Stored items:

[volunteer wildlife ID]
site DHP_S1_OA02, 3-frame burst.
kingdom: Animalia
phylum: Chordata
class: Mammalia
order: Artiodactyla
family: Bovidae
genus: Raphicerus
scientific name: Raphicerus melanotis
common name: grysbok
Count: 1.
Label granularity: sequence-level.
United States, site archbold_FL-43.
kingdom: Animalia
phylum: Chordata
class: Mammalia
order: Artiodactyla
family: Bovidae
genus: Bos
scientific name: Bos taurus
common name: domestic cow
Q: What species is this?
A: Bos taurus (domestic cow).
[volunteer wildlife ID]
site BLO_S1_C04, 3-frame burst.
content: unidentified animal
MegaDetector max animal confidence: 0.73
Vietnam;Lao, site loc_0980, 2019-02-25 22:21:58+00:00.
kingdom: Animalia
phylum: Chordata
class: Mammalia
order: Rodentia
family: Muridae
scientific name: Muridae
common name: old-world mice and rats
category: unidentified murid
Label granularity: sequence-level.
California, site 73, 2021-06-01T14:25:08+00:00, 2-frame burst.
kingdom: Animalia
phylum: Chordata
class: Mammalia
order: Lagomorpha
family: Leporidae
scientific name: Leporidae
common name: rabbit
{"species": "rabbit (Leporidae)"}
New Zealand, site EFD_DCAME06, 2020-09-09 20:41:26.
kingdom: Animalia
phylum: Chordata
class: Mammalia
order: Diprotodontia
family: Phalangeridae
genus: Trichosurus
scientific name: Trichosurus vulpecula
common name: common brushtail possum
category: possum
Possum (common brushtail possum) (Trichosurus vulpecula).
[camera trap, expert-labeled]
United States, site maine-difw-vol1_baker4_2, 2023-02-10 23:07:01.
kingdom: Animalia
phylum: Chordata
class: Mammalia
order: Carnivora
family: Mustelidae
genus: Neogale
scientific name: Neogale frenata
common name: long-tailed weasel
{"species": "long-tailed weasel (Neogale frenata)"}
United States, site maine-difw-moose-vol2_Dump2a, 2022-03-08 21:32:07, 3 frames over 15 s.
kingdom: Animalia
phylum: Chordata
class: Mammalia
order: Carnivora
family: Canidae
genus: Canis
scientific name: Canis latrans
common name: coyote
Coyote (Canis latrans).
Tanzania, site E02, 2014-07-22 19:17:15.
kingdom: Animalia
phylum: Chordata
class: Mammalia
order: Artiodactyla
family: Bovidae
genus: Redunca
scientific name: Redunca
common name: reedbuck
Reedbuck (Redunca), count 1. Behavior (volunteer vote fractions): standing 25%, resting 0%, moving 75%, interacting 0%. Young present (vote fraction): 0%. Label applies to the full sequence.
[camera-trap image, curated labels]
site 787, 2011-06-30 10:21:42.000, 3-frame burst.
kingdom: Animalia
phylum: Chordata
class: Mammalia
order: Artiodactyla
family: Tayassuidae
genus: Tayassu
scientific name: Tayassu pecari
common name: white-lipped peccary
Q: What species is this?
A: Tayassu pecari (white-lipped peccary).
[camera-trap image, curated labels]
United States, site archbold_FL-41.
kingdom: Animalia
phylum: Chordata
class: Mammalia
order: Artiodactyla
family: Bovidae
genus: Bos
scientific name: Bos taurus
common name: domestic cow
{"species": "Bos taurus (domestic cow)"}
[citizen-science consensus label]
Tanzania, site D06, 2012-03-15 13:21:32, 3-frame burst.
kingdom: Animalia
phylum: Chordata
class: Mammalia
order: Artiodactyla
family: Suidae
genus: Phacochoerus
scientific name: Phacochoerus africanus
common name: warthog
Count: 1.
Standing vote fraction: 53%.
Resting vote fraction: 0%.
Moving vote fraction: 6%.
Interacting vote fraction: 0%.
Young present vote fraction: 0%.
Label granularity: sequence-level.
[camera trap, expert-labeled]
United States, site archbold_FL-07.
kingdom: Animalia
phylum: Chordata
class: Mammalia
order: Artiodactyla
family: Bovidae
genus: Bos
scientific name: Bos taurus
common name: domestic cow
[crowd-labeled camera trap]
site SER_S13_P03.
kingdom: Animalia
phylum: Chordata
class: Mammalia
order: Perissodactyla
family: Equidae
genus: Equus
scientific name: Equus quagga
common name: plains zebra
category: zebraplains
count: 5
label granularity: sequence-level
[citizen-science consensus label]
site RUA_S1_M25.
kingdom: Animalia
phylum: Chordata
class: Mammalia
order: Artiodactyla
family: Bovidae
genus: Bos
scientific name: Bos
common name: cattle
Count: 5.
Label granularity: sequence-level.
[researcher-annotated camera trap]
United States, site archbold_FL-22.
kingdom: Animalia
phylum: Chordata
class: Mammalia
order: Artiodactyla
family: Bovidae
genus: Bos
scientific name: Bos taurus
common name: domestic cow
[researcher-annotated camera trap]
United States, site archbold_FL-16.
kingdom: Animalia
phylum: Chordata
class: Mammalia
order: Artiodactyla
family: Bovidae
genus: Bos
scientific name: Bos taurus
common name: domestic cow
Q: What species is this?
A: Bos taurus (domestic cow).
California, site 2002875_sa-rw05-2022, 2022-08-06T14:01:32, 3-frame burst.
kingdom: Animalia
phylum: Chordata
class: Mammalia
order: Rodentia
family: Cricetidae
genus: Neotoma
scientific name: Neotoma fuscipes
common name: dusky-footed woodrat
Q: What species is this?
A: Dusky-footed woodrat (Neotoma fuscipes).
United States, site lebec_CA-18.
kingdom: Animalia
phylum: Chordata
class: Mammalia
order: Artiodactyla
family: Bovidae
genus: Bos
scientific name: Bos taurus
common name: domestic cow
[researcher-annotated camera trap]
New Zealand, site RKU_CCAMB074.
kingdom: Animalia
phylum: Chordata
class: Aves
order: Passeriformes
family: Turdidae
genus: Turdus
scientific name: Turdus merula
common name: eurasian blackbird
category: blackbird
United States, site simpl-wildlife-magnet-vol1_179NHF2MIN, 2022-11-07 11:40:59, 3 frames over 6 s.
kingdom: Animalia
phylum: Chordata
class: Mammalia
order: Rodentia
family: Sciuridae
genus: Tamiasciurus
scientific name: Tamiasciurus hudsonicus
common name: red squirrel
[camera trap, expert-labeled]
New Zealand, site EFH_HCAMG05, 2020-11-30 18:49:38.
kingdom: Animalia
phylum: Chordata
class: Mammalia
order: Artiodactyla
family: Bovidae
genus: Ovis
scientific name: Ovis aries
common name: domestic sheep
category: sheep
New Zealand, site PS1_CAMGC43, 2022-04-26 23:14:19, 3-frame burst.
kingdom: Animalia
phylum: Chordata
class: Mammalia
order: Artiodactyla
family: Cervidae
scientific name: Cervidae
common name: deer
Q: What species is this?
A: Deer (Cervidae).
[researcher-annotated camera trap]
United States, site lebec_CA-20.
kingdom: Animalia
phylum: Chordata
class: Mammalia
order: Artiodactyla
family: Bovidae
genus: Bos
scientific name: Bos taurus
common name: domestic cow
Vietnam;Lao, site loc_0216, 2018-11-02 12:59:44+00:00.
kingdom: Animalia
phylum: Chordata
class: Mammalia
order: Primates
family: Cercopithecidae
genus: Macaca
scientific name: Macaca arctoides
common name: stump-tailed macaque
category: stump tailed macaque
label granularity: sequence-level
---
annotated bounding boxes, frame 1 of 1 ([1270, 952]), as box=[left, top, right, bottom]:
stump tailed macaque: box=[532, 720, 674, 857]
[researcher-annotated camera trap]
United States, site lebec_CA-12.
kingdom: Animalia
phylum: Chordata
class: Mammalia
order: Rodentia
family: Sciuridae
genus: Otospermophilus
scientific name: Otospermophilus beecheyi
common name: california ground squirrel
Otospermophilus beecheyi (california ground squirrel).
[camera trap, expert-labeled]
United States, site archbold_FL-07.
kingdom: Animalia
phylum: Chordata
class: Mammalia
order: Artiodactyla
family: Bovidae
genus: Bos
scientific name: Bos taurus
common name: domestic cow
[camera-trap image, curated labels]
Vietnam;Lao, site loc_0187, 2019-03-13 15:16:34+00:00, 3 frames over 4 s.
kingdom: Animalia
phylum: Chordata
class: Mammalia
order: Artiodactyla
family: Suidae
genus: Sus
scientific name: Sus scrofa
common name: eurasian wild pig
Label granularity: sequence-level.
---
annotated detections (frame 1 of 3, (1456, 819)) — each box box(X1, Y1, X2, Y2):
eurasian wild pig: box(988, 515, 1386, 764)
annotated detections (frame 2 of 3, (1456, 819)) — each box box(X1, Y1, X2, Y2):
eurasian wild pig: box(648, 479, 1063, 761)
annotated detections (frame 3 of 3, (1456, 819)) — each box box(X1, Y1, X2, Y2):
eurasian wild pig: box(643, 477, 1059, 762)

Task requirements
Every line above from the line with "family: Cricetidae" to the line with "category: blackbird", both included, must be reproduced exactly, and no other line may appear.

Completed task
family: Cricetidae
genus: Neotoma
scientific name: Neotoma fuscipes
common name: dusky-footed woodrat
Q: What species is this?
A: Dusky-footed woodrat (Neotoma fuscipes).
United States, site lebec_CA-18.
kingdom: Animalia
phylum: Chordata
class: Mammalia
order: Artiodactyla
family: Bovidae
genus: Bos
scientific name: Bos taurus
common name: domestic cow
[researcher-annotated camera trap]
New Zealand, site RKU_CCAMB074.
kingdom: Animalia
phylum: Chordata
class: Aves
order: Passeriformes
family: Turdidae
genus: Turdus
scientific name: Turdus merula
common name: eurasian blackbird
category: blackbird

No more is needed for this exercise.